▸ ТЕКСТ ДЛЯ ЧТЕНИЯ:
10 ноября утром - в Новочеркасск. На станции порядок, нас обступили, расспрашивая, как и откуда и что в Москве. Отправили на Барочную, № 36, где находился штаб зарождавшейся армии.

Кто был тогда в Новочеркасске, тот должен хорошо помнить это здание - колыбель добровольчества. Меня удивило, что так свободно было войти. Внизу даже часового не видно. Мы поднялись во второй этаж, встретив много офицеров, кадет и гимназистов. Юные воины засуетились: "Приехали, приехали!" Всюду эти дети, дети, подумала я. Ко мне подходили здороваться даже незнакомые офицеры. Оказалось - все приехали сюда по нашим комитетским документам. С Андриенко многие лобызались. Вдруг офицеры встали. Вошедший генерал обратился ко мне с приветствием от имени гонимого офицерства. Он расцеловался с Андриенко и провел нас в кабинет генерала Эрдели (командующий армией во время мировой войны).

Рабочий кабинет был обставлен весьма скромно, стол завален бумагами. Генерал Эрдели говорил спокойно и тихо. В дверь постучали, вошли два полковника. Генерал представил их: командир Георгиевского полка полковник Кириенко и полковник Святополк–Мирский, того же полка.

Как я обрадовалась, когда за ними вошел и полковник Дорофеев. У дверей толпились офицеры, разглядывали нас. Заметив это, генерал Эрдели заявил, что мне нужен отдых после чуть ли не кругосветного путешествия. Генерал распорядился о квартире для меня и Андриенко и приставил ко мне, в качестве личной моей охраны, двух офицеров. Генерал попросил остальных выйти, а потом, узнав, что мы намерены возвращаться еще сегодня, отпустить нас не согласился: ведь генерал Алексеев получил от нас деньги, первые, присланные для армии, он непременно захочет нас лично поблагодарить!

▸ ИСХОДНЫЙ МАТЕРИАЛ:

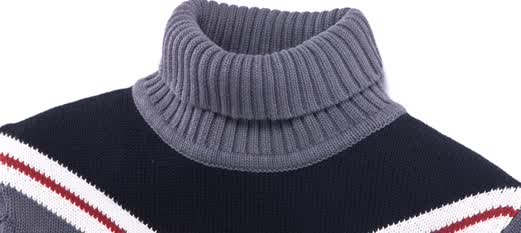 七匹狼童装SWKIDS <em>男童</em>格子衫<em>高领</em>加厚<em>毛衣</em>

▸ ЗАДАНИЯ К ТЕКСТУ:
a) Определите, согласуются ли с текстом о приезде в Новочеркасск утверждения (i), (ii), (iii). Для каждого дайте ответ «да» или «нет» и приведите точную цитату из текста, которая решает дело.
(i) Внизу у входа в здание штаба стоял часовой.
(ii) Генерал Эрдели говорил спокойно и тихо.
(iii) Генерал Эрдели согласился отпустить приезжих в тот же день.
b) Напишите продолжение текста о приезде в Новочеркасск, начиная сразу после его последнего предложения.

▸ ОТВЕТЫ ПО ПУНКТАМ:
a)
(i) Нет: «Внизу даже часового не видно.»
(ii) Да: «Генерал Эрдели говорил спокойно и тихо.»
(iii) Нет: «отпустить нас не согласился»

b)
Говорил генерал Эрдели о моей работ, о которой тогда складывались легенды, особенно об освобождении офицеров из "Дрездена" в первую ночь. Я передала письмо атамана Дутова и все бывшие со мной бумаги. Генерал удивлялся, как удается мне так гладко перевозить офицеров и откуда берутся средства. Я рассказала об обещании Второва дать 100 000 рублей, но генерал возразил, что это обещание, вернее всего, обещанием и останется. Тут же попросил при вывозе из Москвы отдавать предпочтение юнкерам и кадетам - офицеры, обладающие боевым опытом, сами скорее сумеют бежать…

Было решено доложить генералу Алексееву о нашей работе и использовать документы комитета. Генерал Эрдели заинтересовался и работой атамана Дутова, и настроением оренбургских казаков. Я подробно рассказала о мерах, принимаемых Дутовым против большевиков. Генерал выслушал и признался, что сам сторонник крутых мер, что Дутов в этом отношении полная противоположность Каледину.

Генерал предложил идти тотчас к Алексееву, но я попросила отложить визит - мне оставалось еще передать письмо Каледину.

Когда я вышла из кабинета, меня обступили офицеры, приглашая к себе. Я обещала зайти вечером. Еле вырвалась с Барочной…

У Каледина в штабе мы застали его помощника М. П. Богаевского. Я просила доложить. Богаевский немедленно принял нас в зале.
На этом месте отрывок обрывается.